Division of Medical AI Research and Development, National Cancer Center Research Institute, 5-1-1 Tsukiji, Chuo-ku, Tokyo, 104-0045, Japan.
Cancer Translational Research Team, RIKEN Center for Advanced Intelligence Project, 1-4-1 Nihonbashi, Chuo-ku, Tokyo, 103-0027, Japan.
J Med Syst. 2024 Sep 12;48(1):84. doi: 10.1007/s10916-024-02105-8.

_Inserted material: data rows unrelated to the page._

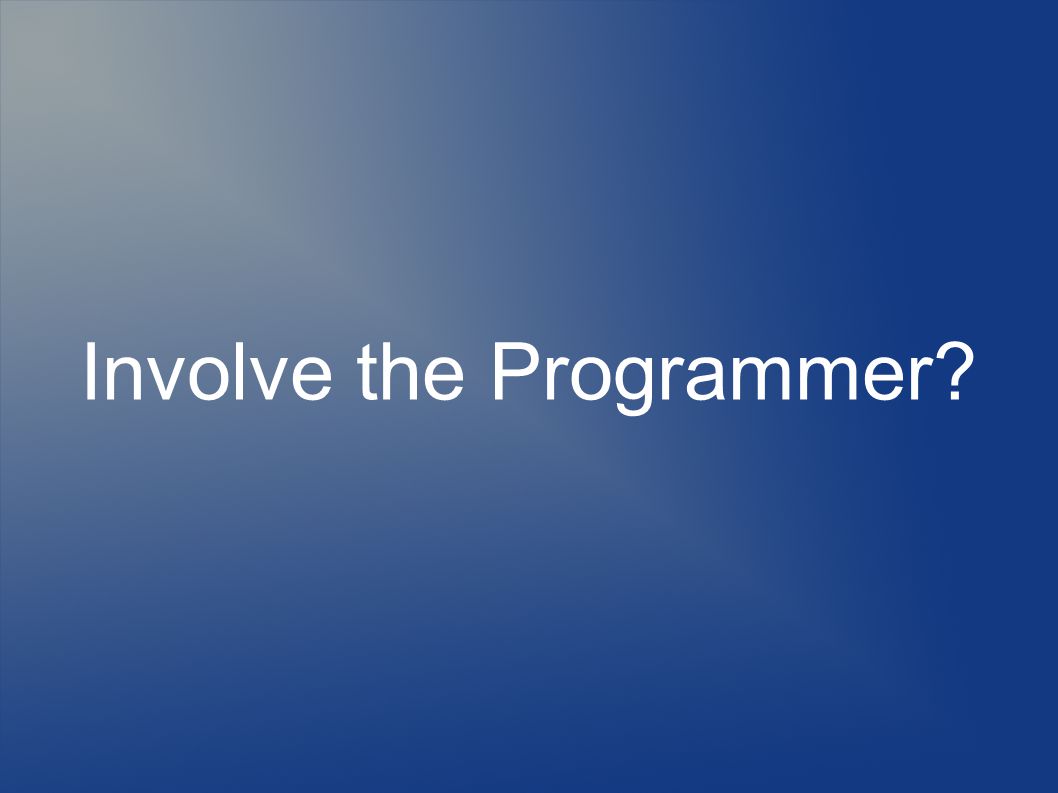 Involve the Programmer?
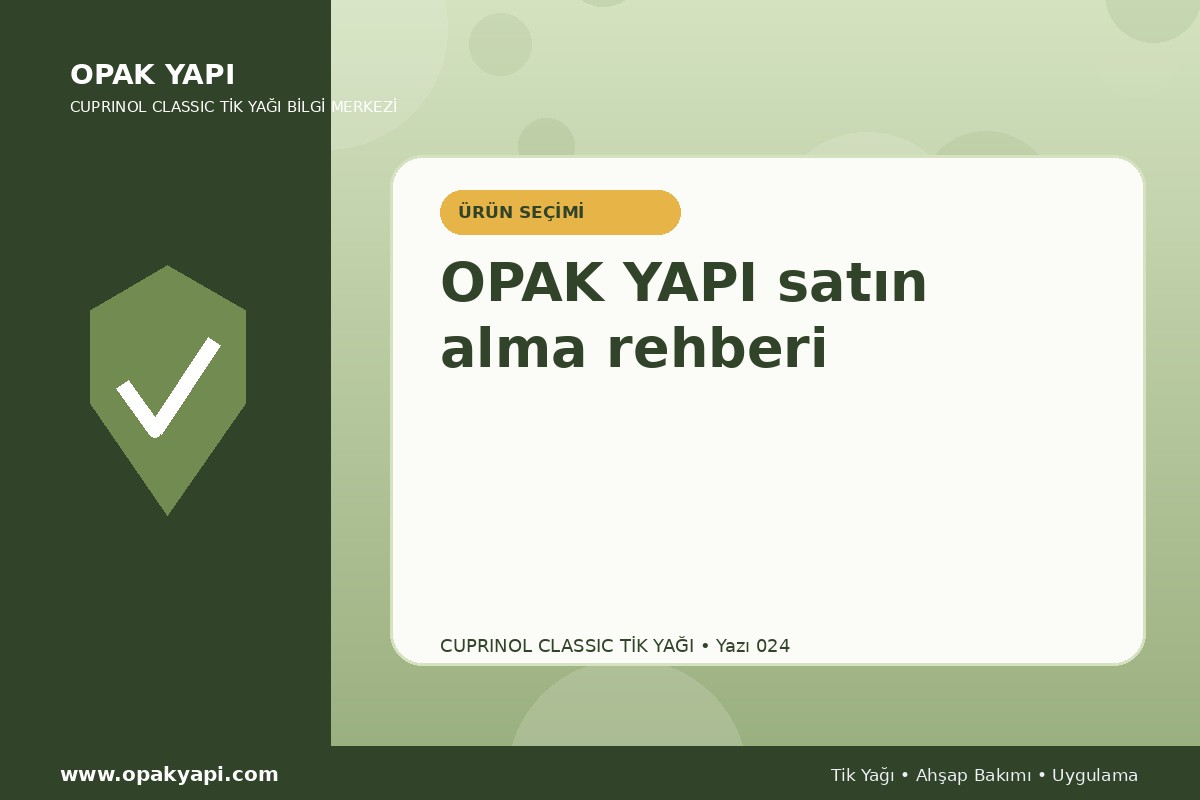 OPAK YAPI
CUPRINOL CLASSIC TİK YAĞI BİLGİ MERKEZİ

ÜRÜN SEÇİMİ

OPAK YAPI satın alma rehberi

CUPRINOL CLASSIC TİK YAĞI • Yazı 024

www.opakyapi.com

Tik Yağı • Ahşap Bakımı • Uygulama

In the rapidly evolving field of medical image analysis utilizing artificial intelligence (AI), the selection of appropriate computational models is critical for accurate diagnosis and patient care. This literature review provides a comprehensive comparison of vision transformers (ViTs) and convolutional neural networks (CNNs), the two leading techniques in the field of deep learning in medical imaging. We conducted a survey systematically. Particular attention was given to the robustness, computational efficiency, scalability, and accuracy of these models in handling complex medical datasets. The review incorporates findings from 36 studies and indicates a collective trend that transformer-based models, particularly ViTs, exhibit significant potential in diverse medical imaging tasks, showcasing superior performance when contrasted with conventional CNN models. Additionally, it is evident that pre-training is important for transformer applications. We expect this work to help researchers and practitioners select the most appropriate model for specific medical image analysis tasks, accounting for the current state of the art and future trends in the field.
在利用人工智能(AI)进行医学影像分析的快速发展领域中,选择合适的计算模型对于准确的诊断和患者护理至关重要。本文献综述全面比较了视觉转换器(ViTs)和卷积神经网络(CNNs),这两种技术是医学影像深度学习领域的领先技术。我们进行了系统的调查。特别关注这些模型在处理复杂医学数据集时的鲁棒性、计算效率、可扩展性和准确性。该综述结合了 36 项研究的结果,表明基于转换器的模型,特别是 ViTs,在各种医学成像任务中表现出显著的潜力,与传统的 CNN 模型相比表现出优异的性能。此外,预训练对于转换器的应用很重要。我们期望这项工作能够帮助研究人员和从业者根据该领域的当前技术水平和未来趋势,为特定的医学图像分析任务选择最合适的模型。